Quand on interroge Marion Tampon-Lajarriette sur ce qui l’intéresse, elle répond sans hésiter que c’est le « méta » des images qui la fascine. Il faut comprendre par-là, leur mode de production, les croyances qu’elles véhiculent et les fonctions que les représentations revêtent au sein d’une communauté.

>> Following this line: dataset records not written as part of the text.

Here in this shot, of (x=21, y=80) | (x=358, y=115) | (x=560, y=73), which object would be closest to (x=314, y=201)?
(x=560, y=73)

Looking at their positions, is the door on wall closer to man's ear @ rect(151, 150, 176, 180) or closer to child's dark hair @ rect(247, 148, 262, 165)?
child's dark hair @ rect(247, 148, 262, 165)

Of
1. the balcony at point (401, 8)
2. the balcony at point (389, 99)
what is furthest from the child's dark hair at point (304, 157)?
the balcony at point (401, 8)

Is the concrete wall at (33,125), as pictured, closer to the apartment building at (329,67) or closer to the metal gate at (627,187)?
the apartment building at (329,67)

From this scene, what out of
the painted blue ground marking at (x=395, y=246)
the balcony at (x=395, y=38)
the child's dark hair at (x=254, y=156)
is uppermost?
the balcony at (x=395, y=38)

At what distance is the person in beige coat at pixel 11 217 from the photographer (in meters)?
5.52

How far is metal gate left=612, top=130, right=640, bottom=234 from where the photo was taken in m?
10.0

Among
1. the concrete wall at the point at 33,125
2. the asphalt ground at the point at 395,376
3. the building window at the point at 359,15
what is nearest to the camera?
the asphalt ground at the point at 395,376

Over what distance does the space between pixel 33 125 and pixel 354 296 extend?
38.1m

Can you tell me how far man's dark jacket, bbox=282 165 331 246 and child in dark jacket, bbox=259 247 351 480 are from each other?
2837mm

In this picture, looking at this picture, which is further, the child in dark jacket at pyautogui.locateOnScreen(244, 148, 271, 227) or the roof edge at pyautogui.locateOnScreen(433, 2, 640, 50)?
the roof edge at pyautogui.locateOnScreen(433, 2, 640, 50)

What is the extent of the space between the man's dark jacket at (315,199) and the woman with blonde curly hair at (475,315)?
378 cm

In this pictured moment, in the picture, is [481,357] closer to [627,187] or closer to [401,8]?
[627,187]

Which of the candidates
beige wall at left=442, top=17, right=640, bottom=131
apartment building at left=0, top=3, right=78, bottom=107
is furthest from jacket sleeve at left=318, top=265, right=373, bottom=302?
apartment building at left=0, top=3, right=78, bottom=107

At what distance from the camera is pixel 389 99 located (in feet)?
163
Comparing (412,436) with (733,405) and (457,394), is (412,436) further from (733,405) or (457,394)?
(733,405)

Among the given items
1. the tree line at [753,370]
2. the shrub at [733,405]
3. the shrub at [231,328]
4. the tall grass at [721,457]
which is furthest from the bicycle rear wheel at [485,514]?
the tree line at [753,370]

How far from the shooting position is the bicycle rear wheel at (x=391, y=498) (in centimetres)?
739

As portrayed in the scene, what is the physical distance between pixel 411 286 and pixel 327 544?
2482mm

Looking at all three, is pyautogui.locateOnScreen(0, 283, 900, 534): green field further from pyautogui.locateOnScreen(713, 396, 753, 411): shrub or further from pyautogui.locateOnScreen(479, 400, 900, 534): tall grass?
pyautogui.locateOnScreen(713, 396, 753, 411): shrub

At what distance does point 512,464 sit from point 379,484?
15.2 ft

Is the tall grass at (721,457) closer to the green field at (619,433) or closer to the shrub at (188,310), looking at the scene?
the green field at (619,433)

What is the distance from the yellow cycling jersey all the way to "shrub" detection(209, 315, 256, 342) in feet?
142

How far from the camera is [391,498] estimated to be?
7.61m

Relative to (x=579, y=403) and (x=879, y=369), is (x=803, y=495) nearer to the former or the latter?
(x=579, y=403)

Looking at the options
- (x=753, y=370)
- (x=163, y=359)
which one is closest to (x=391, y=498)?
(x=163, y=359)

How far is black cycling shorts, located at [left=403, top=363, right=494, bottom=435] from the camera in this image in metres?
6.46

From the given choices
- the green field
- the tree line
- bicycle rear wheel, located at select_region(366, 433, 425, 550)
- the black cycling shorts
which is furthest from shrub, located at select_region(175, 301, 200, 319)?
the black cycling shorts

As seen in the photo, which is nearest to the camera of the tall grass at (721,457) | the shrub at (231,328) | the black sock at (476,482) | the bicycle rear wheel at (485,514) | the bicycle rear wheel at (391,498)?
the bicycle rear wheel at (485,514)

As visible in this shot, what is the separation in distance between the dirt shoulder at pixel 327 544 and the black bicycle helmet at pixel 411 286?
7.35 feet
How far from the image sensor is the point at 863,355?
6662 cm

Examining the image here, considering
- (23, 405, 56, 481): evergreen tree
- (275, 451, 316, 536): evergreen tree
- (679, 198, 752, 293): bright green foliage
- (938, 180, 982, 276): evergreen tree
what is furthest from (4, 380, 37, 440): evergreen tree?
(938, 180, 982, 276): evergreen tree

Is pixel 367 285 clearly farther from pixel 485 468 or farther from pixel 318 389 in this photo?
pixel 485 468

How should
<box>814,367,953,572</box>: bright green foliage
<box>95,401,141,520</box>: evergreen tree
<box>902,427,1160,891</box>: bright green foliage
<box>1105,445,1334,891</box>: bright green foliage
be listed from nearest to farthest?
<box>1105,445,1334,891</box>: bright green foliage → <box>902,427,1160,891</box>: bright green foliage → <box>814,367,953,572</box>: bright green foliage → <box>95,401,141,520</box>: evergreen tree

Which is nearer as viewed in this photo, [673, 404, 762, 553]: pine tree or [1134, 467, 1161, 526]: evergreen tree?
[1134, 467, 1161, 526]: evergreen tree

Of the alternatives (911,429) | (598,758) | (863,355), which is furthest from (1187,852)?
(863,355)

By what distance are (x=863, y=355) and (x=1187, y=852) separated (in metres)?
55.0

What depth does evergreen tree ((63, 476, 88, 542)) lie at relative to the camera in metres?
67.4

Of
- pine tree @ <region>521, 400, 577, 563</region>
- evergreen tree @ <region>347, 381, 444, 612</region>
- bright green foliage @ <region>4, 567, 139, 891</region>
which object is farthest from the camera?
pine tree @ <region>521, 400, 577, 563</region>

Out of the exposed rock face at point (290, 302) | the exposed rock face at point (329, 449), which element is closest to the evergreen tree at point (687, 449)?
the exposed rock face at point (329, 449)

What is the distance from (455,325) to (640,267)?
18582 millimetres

Pour l'exposition Eventide, Marion Tampon-Lajarriette s’est emparée d’une des plus anciennes techniques photographiques, le cyanotype. Apparue au milieu du 19e siècle, cette empreinte bleue, obtenue par l’exposition directe au soleil d’une solution chimique appliquée sur une feuille de papier, l’a interpellée. Se soustrayant à toute mécanique, l’image naît des conditions environnantes. La qualité du rayonnement solaire et l’abondance de l’eau nécessaire à fixer le tirage sont ici des données fondamentales du procédé. Le caractère « essentialiste » du cyanotype, sa proximité avec les rythmes naturels et l’écoulement lent du temps possèdent quelque chose d’osmotique qui se reflète dans le titre de sa première exposition personnelle à la Galerie Laurence Bernard. Au sens littéral, Eventide signifie « marée du soir » et décrit le moment où le jour et la nuit se confondent dans une continuité douce.
De cette évanescence bleutée surgit une série d’études de mains. Le motif renvoie à l’appareil préhenseur, plus vieil l’outil de l’homme. En mettant l’accent sur les mains avec lesquelles on accomplit les gestes du quotidien, Marion Tampon-Lajarriette souhaitait rendre hommage à la pratique d’atelier, qu’elle a suivie pour concevoir cette série. Apparaissant sur des pages nues d’un cahier de croquis, les mains reproduites par l’artiste semblent être à chaque fois le fruit fragile d’une journée de travail, la résultante de gestes éphémères et vaporeux qui par répétition donnent au monde sa consistance.
Un lien ténu existe entre l’empirisme de la démarche artistique et l’empirisme qui a vu naître les sciences naturelles au 18e siècle. Les citations qui accompagnent les représentations de mains renvoient aux observations « primitives » des phénomènes météorologiques. Le bleu (cyan en grec) était employé comme unité de mesure pour comprendre l’origine des précipitations. Les naturalistes mesuraient à l’aide d’un cyanomètre, sorte de nuancier de bleu, la profondeur et l’intensité de la couleur du ciel. Plus l’atmosphère était bleue, plus elle était chargée en eau.
En regardant son œuvre avec attention, il apparaît qu’une composante importante des travaux de Marion Tampon-Lajarriette repose sur l’invisible. Elle aime sonder l’enveloppe de mystère qui recouvre les êtres et les choses, car dans ses profondeurs se dessinent les limites de la perception humaine, des capacités conceptuelles et imaginatives. L’invisible est à l’œuvre dans son installation vidéo Hot Marble qui présente des sculptures antiques parcourues par les caresses de mains inconnues, rendues lumineuses par une caméra infrarouge. Quant à Echo, la sculpture joue de l’ombre et de l’élision pour laisser au spectateur le soin de reconstruire une réalité tronquée.